Bei Cum-Ex dreht sich alles um Aktienkreisgeschäfte. Banken, spezialisierte Börsenhändler und -makler hatten Wertpapiere mit Dividendenanspruch (»Cum«) und ohne (»Ex«) hin und her verschoben. Durch eine mehrfache Rückerstattung der Kapitalertragsteuer wurden von den Akteuren Milliardengewinne eingefahren und dem Fiskus ein ebensolcher Schaden zugefügt.
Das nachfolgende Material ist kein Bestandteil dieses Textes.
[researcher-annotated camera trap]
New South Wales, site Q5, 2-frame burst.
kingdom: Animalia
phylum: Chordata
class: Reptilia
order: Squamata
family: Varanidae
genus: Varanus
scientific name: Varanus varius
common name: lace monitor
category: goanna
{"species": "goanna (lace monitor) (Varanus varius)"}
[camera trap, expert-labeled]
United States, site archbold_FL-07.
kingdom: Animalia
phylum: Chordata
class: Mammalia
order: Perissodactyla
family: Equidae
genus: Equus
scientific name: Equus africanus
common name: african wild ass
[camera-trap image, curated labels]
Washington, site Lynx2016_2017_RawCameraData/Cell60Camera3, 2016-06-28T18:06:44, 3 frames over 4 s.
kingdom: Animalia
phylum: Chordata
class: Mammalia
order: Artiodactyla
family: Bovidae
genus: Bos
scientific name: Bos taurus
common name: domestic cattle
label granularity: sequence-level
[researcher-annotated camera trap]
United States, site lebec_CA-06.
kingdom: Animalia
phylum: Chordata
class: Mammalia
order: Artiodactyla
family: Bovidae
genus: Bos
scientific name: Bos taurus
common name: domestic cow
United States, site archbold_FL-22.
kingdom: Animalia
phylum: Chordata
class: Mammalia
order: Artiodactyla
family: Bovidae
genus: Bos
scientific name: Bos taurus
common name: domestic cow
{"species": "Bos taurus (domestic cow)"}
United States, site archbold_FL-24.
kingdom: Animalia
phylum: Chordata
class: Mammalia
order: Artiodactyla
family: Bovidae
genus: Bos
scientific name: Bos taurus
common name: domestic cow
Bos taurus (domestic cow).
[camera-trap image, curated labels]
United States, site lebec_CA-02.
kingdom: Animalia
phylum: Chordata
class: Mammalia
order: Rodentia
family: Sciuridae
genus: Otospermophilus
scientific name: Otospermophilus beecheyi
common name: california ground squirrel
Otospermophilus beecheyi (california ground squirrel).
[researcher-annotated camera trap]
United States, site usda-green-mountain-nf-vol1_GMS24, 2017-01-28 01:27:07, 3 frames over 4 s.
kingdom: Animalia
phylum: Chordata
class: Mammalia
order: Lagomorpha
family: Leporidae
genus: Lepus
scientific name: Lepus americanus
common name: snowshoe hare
In Hamburg sagt man »Cum-Ex«
In Hamburg besitzt der Cum-Ex-Skandal eine lokale Note. Geklärt werden soll die Frage, warum der Hamburger Senat und die hamburgische Steuerverwaltung bereit waren, Steuern in Millionenhöhe mit Blick auf die Geschäfte (zunächst) verjähren zu lassen. Und inwieweit es dafür politische Einflussnahmen aus dem Rathaus gab.
Die 1798 gegründete Hamburger Privatbank M. M. Warburg führte nach eigenen Angaben Cum-Ex-Geschäfte in den Jahren 2007 bis 2011 durch. Warburg soll sich insgesamt 161 Millionen Euro Steuern zu Unrecht zurückerstattet haben lassen. Anfang 2016 ermittelte die Staatsanwaltschaft Köln dazu und durchsuchte Büros der Bank und von deren Vorsitzenden Christian Olearius. Ein Prozess gegen den Banker, der seine Schuld bestritt, wurde im Juni dieses Jahres vom Bonner Landgericht wegen der angeschlagenen Gesundheit des 82-Jährigen eingestellt. Die Bank selbst gibt sich längst schuldbewusst: »Die steuerliche Beurteilung der Cum-Ex-Geschäfte durch die Warburg Gruppe hat sich als falsch erwiesen.« Mit Zahlungen im Jahr 2020 seien die Steuerforderungen (plus Hinterziehungszinsen) in der Sache allerdings beglichen worden.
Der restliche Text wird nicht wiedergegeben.